2. De Raad overweegt het volgende.

2.1. Tussen partijen is niet in geschil en ook de Raad gaat daarvan uit dat in beide procedures de redelijke termijn, bedoeld in artikel 6, eerste lid, van het EVRM, is overschreden. In geschil is evenmin de mate waarin de redelijke termijn in de desbetreffende procedures is overschreden. Voorts verschillen partijen er niet over van mening dat er reden is betrokkene wegens de duur van de onderhavige procedure een bedrag van € 500,- toe te kennen. Ter beoordeling van de Raad staat dan ook uitsluitend de vraag of de totale omvang van de schadevergoeding wegens overschrijding van de redelijke termijn hier moet worden bepaald aan de hand van de twee als afzonderlijk procedures te beschouwen zaken, dan wel of deze zaken moeten worden beschouwd als parallelle procedures waarbij, voor zover er sprake is van samenloop, in één procedure kan worden volstaan met de vaststelling dat de Raad in die procedure de redelijke termijn heeft geschonden.

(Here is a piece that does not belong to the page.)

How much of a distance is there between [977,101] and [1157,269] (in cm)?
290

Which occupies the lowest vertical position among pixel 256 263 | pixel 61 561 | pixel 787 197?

2.2. In zijn uitspraken van 30 juni 2009, LJN BJ2125 en 4 mei 2010, LJN BM4034, heeft de Raad, in zaken die betrekking hadden op schadevergoeding wegens overschrijding van de redelijke termijn in meerdere procedures, die alle betrekking hadden op een uitkering ingevolge de WAO, beslist dat overschrijding van de redelijke termijn in de tweede en/of volgende procedure(s) niet tot een hogere schadevergoeding diende te leiden. De Raad is blijkens die uitspraken van oordeel dat de eerste en de overige procedures betrekking hadden op betrokkenes recht op een WAO-uitkering, zodat zij in hoofdzaak betrekking hadden op hetzelfde onderwerp. Van extra spanning en frustratie was door die overige procedures derhalve in die zaken geen sprake. Met betrekking tot die overige procedures kon dan ook naar het oordeel van de Raad worden volstaan met de vaststelling dat de redelijke termijn in de rechterlijke fase is geschonden.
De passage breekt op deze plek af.